Estratto fornito:
==================================================

Come intasare le attività dei centri per l’impiego senza politiche attive

Si avvicina la fine della scuola e, come ogni anno, vi sarà una piccola “invasione” dei moltissimi insegnanti delle scuole con contratti a termine, alla ricerca della stipulazione del patto di servizio.

L’adempimento è imposto dalle regole previste dal d.lgs. 150/2015 per ottenere la Naspi. Come noto, l’articolo 19, comma 1[1], del citato d.lgs. 150/2015 ha modificato la definizione di disoccupato, puntando oltre che sul dato formale della mancanza di lavoro e della sottoscrizione del patto di servizio, anche sulla concreta volontà di attivarsi per cercare lavoro.

==================================================

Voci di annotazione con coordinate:
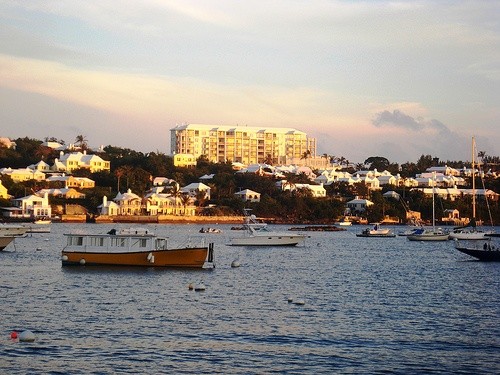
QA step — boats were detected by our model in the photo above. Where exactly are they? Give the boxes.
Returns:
[0,225,28,251]
[34,215,52,225]
[59,227,206,268]
[26,225,51,233]
[243,224,267,229]
[198,228,223,234]
[455,234,500,261]
[225,216,309,247]
[355,222,396,238]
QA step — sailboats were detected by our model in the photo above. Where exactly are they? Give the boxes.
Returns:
[399,136,497,242]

==================================================

Azioni da svolgere:
[A] Formatta come elenco numerato tutte le righe delle voci di annotazione con coordinate, saltando quelle vuote. Non includere le immagini nella risposta.
[B] Riprendi il testo sui centri per l'impiego e proseguilo a partire dall'ultima frase riportata.
Le righe non hanno alcun rapporto con il testo sui centri per l'impiego.

Risposte per attività:
[A]
1. QA step — boats were detected by our model in the photo above. Where exactly are they? Give the boxes.
2. Returns:
3. [0,225,28,251]
4. [34,215,52,225]
5. [59,227,206,268]
6. [26,225,51,233]
7. [243,224,267,229]
8. [198,228,223,234]
9. [455,234,500,261]
10. [225,216,309,247]
11. [355,222,396,238]
12. QA step — sailboats were detected by our model in the photo above. Where exactly are they? Give the boxes.
13. Returns:
14. [399,136,497,242]

[B]
Nel caso dei docenti delle scuole pubbliche, però, l’elemento mancante è esattamente la concreta volontà di cercare un’occupazione. Almeno nella grandissima maggioranza dei casi, i docenti “precari” non hanno alcuna intenzione di cercare un lavoro diverso. Al contrario, puntano decisamente su una nuova chiamata da parte del Ministero o degli istituti scolastici, per continuare a svolgere il lavoro sul quale hanno investito in formazione, mobilità territoriale ed impegno lavorativo. Il che è anche comprensibile.

 

Sul piano operativo, la combinazione tra regole per l’acquisizione dello status di disoccupato e regole per acquisire il diritto alla percezione della Naspi e rispettare gli obblighi per mantenerla, creano l’affollamento degli uffici dei Cpi previsto per fine giugno-inizio luglio (con disagi molto forti per l’utenza), senza alcun effettivo costrutto e beneficio per i docenti.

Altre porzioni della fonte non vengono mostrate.